„Er ist ein naiver, schusseliger, Columbo-artiger Bobo“

In Linz war er das „Sternchen“, von Kitzbühel geht es nun für Andreas Kiendl zur „SOKO Donau“

Andreas Kiendl
Andreas Kiendl © ORF/Satel Film

„SOKO Kitzbühel“-Cop Klaus Lechner ist zurück — jedoch nicht in den Tiroler Bergen, sondern im Flachland.

Andreas Kiendl (45), derzeit im ORF auch bei den „Vorstadtweibern“ unterwegs, taucht am 23. Februar erstmals als Ermittler bei der „SOKO Donau“ auf.

VOLKSBLATT: In Ihrer ersten Folge von „SOKO Donau“ gibt es für ein neues Mädchen im Fußballverein eine Aufnahmeprüfung. Gab es die für Sie als Neuling auch?

» **ARBEITSAUFTRAG**: Schreiben Sie aus dem Interview mit Andreas Kiendl alles von „In Linz war“ bis hinunter zu „als Neuling auch?“ unverändert ab.

» **BEREITGESTELLTES MATERIAL**:
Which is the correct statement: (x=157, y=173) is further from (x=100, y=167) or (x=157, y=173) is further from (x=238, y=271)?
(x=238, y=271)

» **LÖSUNG**:
In Linz war er das „Sternchen“, von Kitzbühel geht es nun für Andreas Kiendl zur „SOKO Donau“

Andreas Kiendl
Andreas Kiendl © ORF/Satel Film

„SOKO Kitzbühel“-Cop Klaus Lechner ist zurück — jedoch nicht in den Tiroler Bergen, sondern im Flachland.

Andreas Kiendl (45), derzeit im ORF auch bei den „Vorstadtweibern“ unterwegs, taucht am 23. Februar erstmals als Ermittler bei der „SOKO Donau“ auf.

VOLKSBLATT: In Ihrer ersten Folge von „SOKO Donau“ gibt es für ein neues Mädchen im Fußballverein eine Aufnahmeprüfung. Gab es die für Sie als Neuling auch?